Sejak tahun 2015 itulah Gojek mengembangkan berbagai layanan antar barang, layanan kelontong, dan layanan jasa lain yang saat ini telah mencapai 22 jenis layanan. Tak henti berinovasi, satu terobosan besar berikutnya adalah layanan pembayaran Go-Pay. Aplikasi pembayaran nontunai ini sebenarnya sudah didalami Nadiem Makarim semasa dia bekerja di Kartuku, sebuah layanan kartu nontunai rintisan yang dia jalani berbarengan dengan tahun-tahun awal perintisan Gojek.
Inovasi Sistem Pendidikan
Jika becermin dari usaha yang pernah dilakukan Nadiem dalam sepuluh tahun terakhir ada beberapa hal penting yang dimiliki oleh "Mas Menteri" ini. Pertama adalah ketekunan berusaha, kedua adalah inovasi, dan ketiga adalah kemampuan mencium peluang yang baru. Tiga hal ini yang harus mampu diterjemahkan Nadiem dalam lima tahun ke depan di sebuah wilayah baru, yakni Sistem Pendidikan Nasional.

→ Tugas 1
Menurut teks tentang Nadiem Makarim, sudah berapa jenis layanan yang dimiliki Gojek saat ini?
→ Tugas 2
Lanjutkan teks tentang Nadiem Makarim mulai dari kalimat sesudah kalimat terakhirnya.

→ Potongan Data
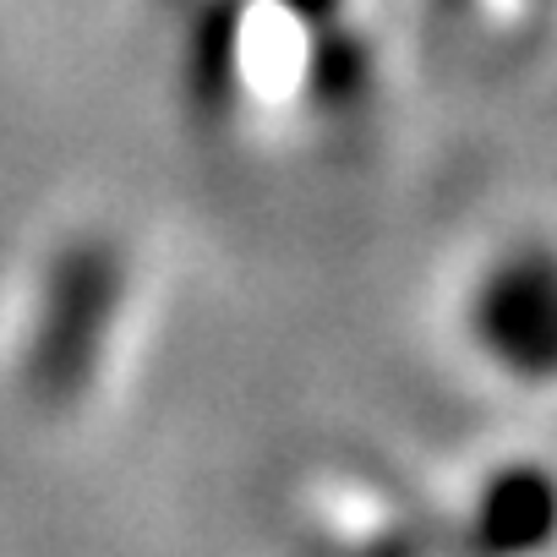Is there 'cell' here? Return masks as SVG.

→ Jawaban Benar 1
22 jenis layanan.

→ Jawaban Benar 2
Di Kemendikbud saat ini sudah ada sosok seperti Dirjen Kebudayaan Hilmar Farid yang punya kemampuan intelektual dan organisasi cukup mapan. Dirjen yang berasal dari latar belakang aktivis prodemokrasi ini tercatat sangat tekun mempelajari sejarah nasional. Dia bahkan menjadi pengajar di Universitas Nasional dalam bidang studi Sejarah. Dirjen yang "aktivis" ini tentu kenyang dengan segala macam pelajaran yang dipetik dari para "founding fathers" yang rata-rata brilian pada masanya. Latar belakang disiplin Ilmu Sejarah dan FIlsafat yang dia tekuni sejak kuliah di akhir 80-an tentu akan sangat membantu dalam pengembangan sistem pendidikan Indonesia ke depan. Niat Nadiem untuk memberikan kesempatan kepada Dirjen Kemendikbud untuk mengemukakan ide-idenya kepada media tentu akan sangat menarik ditunggu dalam beberapa waktu ke depan. (Y-1)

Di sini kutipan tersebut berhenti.